The current Silverado, which also is sold by GM as a GMC Sierra, was introduced in 2006. GM, as is its custom, isn't saying much about the new model in order to build suspense. But power and fuel efficiency are especially important to commercial owners, so GM has revealed that the new model features a "new generation" of engine with cylinder deactivation in certain conditions that saves fuel, according to Tom Wilkinson, a GM spokesperson. In a statement Wilkinson said "the recovery of agriculture and energy has been good for the pickup truck market, and if housing does gain momentum next year, it could prove to be a good year to launch a new light-duty pickup," meaning the Silverado.
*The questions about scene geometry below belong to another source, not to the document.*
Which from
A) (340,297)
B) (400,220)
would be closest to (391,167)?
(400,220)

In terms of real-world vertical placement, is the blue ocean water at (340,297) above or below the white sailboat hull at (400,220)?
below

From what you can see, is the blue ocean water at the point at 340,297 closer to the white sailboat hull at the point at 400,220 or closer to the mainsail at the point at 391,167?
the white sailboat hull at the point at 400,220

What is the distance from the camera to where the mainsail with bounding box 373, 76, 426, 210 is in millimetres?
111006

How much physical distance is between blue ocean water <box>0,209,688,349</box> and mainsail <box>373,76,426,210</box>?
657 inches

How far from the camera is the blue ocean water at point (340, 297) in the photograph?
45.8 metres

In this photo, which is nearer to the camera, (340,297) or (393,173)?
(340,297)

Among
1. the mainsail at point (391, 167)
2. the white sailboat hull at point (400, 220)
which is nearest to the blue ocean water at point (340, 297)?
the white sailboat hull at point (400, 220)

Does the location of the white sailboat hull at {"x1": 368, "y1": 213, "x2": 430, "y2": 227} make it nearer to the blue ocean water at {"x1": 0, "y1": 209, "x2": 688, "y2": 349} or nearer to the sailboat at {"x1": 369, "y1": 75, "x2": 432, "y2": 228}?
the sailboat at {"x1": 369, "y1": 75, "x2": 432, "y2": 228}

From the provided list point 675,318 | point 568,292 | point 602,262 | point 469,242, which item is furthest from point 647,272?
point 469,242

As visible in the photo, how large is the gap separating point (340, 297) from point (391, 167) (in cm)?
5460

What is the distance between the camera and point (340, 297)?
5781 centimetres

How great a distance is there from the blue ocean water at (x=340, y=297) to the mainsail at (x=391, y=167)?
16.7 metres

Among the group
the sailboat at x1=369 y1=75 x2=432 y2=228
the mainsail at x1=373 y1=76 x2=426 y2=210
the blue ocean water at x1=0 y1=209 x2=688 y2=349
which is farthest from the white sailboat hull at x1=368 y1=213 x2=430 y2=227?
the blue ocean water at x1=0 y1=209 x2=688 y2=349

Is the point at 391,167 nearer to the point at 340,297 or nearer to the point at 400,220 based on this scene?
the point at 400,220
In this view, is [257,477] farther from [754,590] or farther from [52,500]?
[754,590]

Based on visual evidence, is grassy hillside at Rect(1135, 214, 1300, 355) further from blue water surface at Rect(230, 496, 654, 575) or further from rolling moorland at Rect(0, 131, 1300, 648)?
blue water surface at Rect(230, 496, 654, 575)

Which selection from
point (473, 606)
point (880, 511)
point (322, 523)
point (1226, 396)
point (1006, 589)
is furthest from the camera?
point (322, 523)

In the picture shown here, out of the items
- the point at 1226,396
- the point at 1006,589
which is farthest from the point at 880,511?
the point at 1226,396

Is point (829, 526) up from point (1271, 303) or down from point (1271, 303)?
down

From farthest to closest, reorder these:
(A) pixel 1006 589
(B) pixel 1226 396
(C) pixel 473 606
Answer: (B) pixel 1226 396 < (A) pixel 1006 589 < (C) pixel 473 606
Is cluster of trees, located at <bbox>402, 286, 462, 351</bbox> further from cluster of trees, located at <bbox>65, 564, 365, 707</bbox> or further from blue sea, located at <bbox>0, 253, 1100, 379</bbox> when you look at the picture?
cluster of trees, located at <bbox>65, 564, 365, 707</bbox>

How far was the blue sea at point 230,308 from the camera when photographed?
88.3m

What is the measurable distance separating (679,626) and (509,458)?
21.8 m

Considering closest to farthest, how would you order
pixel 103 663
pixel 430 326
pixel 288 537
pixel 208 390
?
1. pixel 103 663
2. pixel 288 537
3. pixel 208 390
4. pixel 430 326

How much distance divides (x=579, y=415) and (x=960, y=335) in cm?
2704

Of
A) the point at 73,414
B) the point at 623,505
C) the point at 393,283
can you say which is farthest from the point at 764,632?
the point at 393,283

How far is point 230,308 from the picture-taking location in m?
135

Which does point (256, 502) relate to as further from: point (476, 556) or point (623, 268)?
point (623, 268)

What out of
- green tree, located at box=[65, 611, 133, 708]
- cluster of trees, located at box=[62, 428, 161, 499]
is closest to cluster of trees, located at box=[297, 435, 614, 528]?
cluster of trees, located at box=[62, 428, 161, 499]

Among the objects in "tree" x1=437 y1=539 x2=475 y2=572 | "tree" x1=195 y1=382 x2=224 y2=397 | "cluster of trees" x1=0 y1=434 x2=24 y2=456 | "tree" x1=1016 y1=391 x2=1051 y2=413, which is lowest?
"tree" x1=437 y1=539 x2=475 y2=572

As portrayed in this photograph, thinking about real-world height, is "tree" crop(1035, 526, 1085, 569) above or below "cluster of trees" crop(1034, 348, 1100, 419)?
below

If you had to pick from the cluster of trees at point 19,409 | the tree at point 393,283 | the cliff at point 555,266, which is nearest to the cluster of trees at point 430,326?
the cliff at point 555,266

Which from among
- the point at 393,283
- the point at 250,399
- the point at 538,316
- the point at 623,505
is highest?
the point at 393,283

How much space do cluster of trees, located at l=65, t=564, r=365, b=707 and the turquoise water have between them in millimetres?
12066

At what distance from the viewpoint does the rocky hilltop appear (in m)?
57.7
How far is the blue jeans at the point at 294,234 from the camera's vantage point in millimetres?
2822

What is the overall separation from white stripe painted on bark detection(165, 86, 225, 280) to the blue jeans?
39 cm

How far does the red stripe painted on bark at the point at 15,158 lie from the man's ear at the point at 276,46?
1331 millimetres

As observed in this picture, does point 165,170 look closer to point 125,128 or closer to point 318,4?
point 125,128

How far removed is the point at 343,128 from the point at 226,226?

Through October, Ford has sold more than 520,000 F Series pickups this year, a gain of almost 11% from a year ago. The Dodge Ram sold almost 239,000 in the same period, a gain of about 20%. The current model of Chevrolet Silverado, meanwhile, sold 336,500, a scant 1.3% improvement from last year.

MORE: How GM learned to love the small car

One of the reasons pickups are relatively profitable is that the market is large and has faced relatively little competition from foreign manufacturers, compared to family sedans, SUVs and luxury cars. For GM, which offers an entire range of pickup sizes, towing and hauling capacities, the vehicle category constitutes "the family jewels," in financial value. GM's new pickup platform and design themes also serve as the basis for the Yukon, Suburban and other fullsize sport-utility vehicles. Like the pickups, they are quite profitable compared to cars, and a key determinant of GM's bottom line.

GM is a global automaker that remains a work in progress, battling to establish its independence from government control. That independence may ultimately be easier to assert and reinforce with the strong earnings that a popular pickup truck line may generate.